##### INFORMATION SHOWN #####

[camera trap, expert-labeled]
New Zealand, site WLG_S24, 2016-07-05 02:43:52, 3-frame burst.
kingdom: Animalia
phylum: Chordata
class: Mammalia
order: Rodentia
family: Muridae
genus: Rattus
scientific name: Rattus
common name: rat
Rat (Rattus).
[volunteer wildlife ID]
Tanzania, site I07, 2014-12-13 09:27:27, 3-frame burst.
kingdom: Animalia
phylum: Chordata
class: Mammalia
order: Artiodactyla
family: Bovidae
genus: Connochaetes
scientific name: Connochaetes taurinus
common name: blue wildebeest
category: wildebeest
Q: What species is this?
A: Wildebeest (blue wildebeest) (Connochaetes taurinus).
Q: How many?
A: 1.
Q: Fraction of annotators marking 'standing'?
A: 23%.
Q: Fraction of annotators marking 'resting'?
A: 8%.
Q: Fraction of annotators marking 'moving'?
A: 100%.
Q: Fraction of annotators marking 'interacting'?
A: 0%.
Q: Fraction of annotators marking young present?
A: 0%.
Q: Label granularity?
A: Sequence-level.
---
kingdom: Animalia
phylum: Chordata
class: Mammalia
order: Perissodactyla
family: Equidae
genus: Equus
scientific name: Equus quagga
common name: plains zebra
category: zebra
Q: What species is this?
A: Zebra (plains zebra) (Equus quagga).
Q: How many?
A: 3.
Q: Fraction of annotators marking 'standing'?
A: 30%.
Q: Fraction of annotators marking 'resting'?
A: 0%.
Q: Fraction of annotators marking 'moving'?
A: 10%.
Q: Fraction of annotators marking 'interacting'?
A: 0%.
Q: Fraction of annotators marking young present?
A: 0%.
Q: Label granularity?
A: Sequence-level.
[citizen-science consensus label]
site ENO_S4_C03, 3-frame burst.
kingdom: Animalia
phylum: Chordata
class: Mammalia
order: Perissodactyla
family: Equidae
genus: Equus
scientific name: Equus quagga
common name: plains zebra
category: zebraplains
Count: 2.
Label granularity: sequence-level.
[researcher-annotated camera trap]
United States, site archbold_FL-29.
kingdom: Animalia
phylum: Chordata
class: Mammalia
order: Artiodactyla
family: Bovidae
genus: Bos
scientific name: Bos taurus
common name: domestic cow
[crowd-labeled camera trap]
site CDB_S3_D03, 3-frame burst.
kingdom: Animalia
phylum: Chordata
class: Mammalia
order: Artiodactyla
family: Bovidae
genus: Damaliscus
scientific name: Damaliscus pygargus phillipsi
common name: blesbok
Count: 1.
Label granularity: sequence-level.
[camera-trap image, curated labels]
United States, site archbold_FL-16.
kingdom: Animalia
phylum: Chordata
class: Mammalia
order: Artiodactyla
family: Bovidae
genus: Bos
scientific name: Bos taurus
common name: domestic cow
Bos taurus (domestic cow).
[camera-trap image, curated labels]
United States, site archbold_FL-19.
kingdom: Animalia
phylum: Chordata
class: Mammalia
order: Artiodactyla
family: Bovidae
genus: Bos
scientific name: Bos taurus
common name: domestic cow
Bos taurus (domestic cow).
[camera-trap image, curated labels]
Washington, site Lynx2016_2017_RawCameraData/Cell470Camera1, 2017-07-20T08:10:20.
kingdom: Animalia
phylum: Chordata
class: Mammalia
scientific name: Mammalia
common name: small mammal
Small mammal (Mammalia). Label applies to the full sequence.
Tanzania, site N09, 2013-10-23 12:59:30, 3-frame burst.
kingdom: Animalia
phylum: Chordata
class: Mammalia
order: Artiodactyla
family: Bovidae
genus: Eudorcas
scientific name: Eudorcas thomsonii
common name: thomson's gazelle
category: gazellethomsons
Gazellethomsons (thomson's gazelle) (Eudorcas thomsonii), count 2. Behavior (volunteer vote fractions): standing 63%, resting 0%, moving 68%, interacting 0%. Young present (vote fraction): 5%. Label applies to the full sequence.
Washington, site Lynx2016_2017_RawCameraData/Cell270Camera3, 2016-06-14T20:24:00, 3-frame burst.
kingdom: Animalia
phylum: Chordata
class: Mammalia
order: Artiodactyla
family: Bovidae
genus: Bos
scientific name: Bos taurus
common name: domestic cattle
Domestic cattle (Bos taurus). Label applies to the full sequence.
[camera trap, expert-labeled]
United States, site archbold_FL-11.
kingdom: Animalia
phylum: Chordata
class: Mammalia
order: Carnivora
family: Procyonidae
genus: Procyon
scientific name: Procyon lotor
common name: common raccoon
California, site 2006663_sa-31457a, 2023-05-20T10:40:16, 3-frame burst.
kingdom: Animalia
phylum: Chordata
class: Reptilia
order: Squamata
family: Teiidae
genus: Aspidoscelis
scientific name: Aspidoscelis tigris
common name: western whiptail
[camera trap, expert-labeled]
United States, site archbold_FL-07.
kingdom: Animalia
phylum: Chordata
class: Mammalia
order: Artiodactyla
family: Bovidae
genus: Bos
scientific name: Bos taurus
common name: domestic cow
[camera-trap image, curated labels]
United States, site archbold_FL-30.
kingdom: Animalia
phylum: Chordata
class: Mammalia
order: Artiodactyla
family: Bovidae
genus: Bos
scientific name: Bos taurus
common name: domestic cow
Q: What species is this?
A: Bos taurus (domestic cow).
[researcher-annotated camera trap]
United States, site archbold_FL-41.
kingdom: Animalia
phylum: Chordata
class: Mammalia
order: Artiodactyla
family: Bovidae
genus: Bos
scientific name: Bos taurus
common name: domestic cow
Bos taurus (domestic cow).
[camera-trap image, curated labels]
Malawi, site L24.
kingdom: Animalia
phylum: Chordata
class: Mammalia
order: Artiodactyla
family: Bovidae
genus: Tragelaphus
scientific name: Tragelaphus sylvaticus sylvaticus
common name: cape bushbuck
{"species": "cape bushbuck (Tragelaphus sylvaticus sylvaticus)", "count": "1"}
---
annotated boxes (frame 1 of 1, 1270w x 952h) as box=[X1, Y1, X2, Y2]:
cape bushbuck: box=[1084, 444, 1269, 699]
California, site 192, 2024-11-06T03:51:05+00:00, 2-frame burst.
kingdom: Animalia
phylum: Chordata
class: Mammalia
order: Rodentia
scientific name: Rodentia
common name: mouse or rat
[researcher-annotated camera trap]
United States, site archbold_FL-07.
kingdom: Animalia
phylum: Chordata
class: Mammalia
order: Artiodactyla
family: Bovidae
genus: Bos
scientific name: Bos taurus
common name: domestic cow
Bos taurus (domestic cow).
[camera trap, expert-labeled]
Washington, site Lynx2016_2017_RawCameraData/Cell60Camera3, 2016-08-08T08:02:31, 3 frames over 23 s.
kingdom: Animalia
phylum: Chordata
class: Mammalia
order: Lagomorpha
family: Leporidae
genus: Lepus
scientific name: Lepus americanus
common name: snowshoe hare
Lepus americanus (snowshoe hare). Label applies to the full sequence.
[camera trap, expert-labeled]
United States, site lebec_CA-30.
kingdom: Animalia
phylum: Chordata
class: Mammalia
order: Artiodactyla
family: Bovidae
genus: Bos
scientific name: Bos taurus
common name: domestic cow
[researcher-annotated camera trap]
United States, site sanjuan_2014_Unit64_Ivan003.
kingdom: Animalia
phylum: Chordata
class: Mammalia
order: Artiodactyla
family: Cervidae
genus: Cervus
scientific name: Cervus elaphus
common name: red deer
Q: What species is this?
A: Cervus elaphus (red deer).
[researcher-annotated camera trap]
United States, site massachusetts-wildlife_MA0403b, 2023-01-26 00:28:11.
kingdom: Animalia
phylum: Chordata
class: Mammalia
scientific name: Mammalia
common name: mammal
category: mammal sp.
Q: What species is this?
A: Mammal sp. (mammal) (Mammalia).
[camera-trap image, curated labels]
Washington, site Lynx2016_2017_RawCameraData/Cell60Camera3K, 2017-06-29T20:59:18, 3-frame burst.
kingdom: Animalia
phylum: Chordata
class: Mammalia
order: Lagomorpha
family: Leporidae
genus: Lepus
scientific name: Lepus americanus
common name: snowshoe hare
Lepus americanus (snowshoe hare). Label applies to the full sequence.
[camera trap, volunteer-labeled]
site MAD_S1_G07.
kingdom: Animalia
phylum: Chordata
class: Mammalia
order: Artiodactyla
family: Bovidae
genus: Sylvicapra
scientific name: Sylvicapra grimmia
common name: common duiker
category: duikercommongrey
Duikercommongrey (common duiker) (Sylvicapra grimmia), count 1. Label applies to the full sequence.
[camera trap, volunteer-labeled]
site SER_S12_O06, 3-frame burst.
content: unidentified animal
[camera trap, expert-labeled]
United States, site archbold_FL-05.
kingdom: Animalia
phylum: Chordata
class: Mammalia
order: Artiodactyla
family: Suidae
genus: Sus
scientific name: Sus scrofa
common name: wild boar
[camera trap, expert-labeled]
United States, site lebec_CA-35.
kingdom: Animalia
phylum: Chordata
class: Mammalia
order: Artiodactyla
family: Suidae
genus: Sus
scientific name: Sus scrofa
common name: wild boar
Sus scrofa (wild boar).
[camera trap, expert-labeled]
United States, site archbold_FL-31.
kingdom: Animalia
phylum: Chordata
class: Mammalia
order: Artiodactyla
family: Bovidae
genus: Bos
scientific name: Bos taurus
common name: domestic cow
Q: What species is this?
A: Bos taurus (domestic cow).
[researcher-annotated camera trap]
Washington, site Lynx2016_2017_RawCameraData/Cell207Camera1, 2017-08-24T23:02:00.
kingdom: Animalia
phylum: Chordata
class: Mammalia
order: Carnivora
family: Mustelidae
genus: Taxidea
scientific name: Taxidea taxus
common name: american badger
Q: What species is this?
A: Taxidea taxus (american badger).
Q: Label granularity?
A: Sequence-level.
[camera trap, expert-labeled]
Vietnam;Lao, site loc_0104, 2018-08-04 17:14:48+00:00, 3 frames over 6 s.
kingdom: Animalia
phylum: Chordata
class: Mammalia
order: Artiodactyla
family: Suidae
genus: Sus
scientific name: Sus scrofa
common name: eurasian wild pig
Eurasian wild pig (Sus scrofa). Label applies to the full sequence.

#####

■ **WORK ORDER**: Search the entries for the word "frames". Copy every line where it occurs.

■ **RESPONSE TO THE TASK**:
Washington, site Lynx2016_2017_RawCameraData/Cell60Camera3, 2016-08-08T08:02:31, 3 frames over 23 s.
Vietnam;Lao, site loc_0104, 2018-08-04 17:14:48+00:00, 3 frames over 6 s.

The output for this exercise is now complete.